Not even a year after its release, Bioware’s “Star Wars: The Old Republic” is going free to play. Falling under one million subscribers, “SWOTOR” did not live up to expectations and soon fell into the pit that every MMORPG seems to find today.
With three years of anticipation, “SWOTOR” promised to deliver a massive multiplayer experience that included an iconic “Bioware” style story with choices, alignments and characters. It also promised to make the multiplayer world more accessible to single-player mindsets by allowing a player to have computer controlled allies. These things were well executed and generally well received, but there was just one thing that broke the deal.
Combat in “SWOTOR” is exactly how it is in “World of Warcraft.” The player inputs skills via the numbers on the top of a keyboard and watches a cool down timer, then rinse and repeat. “World of Warcraft” may be a popular game, but nearly every game that copies its formula fails.
Meanwhile, the only people who are looking to play a new MMORPG most likely don’t like current ones, so borrowing from an existing one will only hurt a title.
I personally was very excited for the game and pre-ordered it for when it came out. I loved the way the story felt and the way it looked. However, the combat was extremely boring and not different at all, unlike the rest of the game.

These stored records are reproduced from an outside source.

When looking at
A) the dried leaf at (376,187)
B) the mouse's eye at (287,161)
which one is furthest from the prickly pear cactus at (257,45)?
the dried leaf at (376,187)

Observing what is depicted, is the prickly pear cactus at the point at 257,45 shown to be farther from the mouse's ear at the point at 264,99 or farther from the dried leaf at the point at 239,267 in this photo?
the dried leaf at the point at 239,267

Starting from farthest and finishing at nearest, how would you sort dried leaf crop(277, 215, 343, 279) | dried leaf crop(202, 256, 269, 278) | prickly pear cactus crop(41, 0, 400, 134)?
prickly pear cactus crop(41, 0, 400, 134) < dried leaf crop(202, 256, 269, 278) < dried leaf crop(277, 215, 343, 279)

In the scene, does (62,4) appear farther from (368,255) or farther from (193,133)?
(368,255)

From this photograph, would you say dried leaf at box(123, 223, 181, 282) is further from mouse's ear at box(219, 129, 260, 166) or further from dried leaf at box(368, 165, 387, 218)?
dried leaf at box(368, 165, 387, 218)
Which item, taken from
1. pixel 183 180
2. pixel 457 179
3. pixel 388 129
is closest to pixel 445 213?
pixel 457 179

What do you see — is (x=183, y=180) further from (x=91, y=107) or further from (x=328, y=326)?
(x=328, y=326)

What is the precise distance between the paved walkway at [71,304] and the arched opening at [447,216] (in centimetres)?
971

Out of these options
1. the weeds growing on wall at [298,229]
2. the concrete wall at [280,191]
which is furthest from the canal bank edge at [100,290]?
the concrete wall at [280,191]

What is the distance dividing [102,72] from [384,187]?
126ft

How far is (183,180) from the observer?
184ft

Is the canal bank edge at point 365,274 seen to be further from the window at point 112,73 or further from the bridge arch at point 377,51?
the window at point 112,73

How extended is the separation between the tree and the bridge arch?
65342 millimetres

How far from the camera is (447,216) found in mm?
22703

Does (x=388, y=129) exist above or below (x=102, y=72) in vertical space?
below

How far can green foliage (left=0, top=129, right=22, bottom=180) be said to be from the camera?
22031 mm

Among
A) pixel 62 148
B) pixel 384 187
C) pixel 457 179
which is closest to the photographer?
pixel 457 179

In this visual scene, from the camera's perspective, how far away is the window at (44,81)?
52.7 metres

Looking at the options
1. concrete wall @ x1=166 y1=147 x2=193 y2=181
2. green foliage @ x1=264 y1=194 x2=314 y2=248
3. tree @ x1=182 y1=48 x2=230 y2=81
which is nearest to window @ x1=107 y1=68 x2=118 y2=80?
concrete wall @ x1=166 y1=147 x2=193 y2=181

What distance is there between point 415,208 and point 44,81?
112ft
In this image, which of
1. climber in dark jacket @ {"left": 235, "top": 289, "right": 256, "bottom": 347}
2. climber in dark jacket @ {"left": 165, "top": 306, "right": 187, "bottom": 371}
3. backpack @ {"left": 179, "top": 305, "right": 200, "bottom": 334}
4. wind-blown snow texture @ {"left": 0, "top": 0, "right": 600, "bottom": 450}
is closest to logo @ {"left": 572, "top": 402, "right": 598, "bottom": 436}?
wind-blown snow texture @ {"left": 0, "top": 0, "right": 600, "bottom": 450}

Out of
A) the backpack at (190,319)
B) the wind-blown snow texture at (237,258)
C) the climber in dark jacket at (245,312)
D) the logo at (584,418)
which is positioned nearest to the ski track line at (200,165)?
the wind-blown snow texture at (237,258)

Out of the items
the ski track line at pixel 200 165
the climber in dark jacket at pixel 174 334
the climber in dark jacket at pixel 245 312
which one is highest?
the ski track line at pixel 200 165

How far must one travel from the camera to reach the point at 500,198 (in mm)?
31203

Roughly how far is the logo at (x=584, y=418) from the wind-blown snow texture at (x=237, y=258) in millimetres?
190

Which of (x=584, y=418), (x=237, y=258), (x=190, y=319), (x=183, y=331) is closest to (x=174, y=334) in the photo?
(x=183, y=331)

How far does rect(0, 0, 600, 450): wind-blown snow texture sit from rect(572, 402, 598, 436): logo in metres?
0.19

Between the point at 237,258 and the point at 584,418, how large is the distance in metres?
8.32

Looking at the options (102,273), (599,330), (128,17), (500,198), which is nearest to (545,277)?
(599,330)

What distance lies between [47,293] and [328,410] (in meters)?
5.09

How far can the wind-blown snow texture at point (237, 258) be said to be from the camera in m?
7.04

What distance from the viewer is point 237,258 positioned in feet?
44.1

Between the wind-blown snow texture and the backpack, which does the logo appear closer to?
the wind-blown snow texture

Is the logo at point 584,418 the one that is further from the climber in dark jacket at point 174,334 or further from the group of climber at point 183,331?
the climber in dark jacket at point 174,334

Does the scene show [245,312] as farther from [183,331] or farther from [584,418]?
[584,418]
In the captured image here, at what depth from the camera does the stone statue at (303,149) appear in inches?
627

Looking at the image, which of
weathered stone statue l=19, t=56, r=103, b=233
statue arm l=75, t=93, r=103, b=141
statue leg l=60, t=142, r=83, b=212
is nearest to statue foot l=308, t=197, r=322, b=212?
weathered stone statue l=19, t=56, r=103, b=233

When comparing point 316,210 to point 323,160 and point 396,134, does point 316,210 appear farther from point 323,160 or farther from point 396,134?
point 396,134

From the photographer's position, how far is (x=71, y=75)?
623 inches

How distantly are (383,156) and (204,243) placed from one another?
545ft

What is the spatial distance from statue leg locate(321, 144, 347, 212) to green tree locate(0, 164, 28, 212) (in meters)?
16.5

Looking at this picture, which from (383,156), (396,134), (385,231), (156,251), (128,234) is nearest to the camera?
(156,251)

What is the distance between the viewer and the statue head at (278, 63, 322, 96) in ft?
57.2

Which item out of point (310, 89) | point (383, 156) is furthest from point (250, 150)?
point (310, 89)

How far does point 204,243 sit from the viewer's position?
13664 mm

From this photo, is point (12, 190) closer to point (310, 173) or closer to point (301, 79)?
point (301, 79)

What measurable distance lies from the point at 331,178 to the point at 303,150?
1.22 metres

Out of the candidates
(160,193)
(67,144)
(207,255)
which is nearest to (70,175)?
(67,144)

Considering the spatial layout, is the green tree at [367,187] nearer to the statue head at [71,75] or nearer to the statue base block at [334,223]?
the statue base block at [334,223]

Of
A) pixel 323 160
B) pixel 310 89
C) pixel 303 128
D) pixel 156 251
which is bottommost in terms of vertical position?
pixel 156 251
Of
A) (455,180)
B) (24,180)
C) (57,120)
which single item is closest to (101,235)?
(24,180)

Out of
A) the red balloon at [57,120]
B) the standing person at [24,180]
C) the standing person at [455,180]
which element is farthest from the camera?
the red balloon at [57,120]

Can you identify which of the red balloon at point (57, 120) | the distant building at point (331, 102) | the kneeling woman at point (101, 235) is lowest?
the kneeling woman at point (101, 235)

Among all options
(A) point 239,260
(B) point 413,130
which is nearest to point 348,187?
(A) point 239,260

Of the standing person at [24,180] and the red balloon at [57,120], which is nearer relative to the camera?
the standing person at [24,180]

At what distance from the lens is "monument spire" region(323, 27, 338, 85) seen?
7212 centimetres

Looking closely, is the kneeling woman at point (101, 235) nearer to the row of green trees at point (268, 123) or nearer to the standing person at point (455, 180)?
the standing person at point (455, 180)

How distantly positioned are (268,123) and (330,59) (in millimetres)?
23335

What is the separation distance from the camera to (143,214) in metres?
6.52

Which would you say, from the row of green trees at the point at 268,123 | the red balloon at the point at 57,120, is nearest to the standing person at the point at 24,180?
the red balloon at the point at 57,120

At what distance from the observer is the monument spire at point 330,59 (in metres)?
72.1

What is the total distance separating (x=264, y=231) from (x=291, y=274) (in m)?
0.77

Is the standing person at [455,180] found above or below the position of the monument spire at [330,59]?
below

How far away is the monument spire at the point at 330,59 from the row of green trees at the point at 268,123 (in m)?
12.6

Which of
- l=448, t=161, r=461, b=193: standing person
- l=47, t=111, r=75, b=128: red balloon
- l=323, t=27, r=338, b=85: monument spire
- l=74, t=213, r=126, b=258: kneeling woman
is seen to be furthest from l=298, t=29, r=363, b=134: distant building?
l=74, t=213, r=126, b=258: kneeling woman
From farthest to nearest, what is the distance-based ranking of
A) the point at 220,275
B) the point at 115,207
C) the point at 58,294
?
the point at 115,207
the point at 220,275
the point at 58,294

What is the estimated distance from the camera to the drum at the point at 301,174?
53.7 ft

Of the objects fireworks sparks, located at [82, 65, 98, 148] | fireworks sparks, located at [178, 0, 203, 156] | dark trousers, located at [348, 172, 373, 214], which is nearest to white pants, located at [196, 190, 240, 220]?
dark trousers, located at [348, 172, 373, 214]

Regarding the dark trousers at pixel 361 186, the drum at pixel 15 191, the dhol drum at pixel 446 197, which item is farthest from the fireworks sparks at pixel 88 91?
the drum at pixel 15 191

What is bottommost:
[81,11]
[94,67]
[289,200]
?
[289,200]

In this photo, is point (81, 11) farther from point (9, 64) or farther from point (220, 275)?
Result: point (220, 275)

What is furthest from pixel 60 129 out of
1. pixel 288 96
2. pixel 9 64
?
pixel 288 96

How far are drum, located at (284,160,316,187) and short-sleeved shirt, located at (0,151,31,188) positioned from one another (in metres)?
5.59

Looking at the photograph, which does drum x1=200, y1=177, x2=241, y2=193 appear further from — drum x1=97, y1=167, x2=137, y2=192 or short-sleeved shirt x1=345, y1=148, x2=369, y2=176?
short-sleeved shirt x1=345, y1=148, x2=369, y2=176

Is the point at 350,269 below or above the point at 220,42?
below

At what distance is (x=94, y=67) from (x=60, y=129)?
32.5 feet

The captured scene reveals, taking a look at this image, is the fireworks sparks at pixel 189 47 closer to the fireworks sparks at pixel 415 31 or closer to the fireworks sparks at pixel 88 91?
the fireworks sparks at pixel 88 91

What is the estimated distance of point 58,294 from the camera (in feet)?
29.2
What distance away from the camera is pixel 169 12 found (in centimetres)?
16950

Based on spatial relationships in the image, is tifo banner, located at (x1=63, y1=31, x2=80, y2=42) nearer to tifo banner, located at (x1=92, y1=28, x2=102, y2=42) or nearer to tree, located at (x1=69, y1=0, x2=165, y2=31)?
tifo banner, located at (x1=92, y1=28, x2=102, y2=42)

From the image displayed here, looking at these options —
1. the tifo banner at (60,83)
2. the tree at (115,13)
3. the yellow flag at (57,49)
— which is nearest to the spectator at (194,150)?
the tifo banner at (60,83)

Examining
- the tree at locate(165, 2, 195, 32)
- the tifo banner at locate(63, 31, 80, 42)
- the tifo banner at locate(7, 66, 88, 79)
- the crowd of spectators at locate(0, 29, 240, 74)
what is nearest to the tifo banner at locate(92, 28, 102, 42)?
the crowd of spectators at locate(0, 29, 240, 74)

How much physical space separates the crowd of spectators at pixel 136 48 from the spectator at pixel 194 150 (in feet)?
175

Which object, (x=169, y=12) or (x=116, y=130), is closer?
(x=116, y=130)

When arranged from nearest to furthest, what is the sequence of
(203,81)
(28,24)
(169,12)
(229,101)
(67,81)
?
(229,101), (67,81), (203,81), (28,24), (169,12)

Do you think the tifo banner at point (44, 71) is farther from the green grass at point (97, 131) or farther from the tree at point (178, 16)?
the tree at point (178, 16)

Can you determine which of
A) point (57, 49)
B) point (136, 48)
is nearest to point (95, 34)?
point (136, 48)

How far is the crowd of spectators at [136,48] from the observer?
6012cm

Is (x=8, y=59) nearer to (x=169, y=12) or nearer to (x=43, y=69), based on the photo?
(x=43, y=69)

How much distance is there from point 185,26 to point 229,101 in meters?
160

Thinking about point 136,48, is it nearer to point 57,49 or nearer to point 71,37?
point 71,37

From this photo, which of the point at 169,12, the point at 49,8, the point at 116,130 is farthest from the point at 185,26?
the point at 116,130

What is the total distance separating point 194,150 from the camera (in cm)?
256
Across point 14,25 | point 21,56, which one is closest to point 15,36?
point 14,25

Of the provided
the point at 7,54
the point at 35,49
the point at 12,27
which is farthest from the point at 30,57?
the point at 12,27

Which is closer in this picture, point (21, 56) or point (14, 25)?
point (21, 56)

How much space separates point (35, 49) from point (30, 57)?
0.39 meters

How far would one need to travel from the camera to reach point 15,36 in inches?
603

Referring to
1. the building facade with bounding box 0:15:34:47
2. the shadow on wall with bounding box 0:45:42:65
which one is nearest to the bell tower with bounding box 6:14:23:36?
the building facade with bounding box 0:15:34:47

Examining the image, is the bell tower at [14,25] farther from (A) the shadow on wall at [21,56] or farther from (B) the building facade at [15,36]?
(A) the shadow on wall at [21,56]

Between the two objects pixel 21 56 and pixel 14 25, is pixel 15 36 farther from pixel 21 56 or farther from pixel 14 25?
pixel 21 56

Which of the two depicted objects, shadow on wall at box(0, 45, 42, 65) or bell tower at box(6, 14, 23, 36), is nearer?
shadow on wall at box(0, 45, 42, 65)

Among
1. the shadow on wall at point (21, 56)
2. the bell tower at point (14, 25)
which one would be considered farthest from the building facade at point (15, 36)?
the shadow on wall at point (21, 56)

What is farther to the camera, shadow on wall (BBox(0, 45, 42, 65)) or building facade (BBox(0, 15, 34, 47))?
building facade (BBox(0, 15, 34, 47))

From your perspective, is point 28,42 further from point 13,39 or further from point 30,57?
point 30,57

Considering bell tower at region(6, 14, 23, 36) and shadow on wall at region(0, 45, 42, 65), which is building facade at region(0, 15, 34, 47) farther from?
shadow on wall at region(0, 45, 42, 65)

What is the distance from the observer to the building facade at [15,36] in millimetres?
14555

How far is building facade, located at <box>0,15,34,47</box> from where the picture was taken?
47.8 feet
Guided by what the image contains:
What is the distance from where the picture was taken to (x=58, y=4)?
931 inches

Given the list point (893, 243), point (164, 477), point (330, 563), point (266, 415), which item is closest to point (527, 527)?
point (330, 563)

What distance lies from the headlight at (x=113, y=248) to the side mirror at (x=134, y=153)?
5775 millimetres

It disheartens me to see a “Bioware” product do poorly as I have been a fan of them for a long time, but this goes to show that if the MMORPG scene is going to be broken into, innovation must occur. What I wouldn’t have given to be able to actually swing a light saber or shoot a blaster with a click like in a game like “Skyrim,” but still set in the same exact setting as the current game.
This isn’t to say free to play games are all bad, but when a game comes out with a subscription model and it very quickly drops that to entice players, there is obviously a core problem with it. Hopefully “Bioware” is able to pull this game out of the pit and make it worth playing again, as I am sure they’re capable of doing.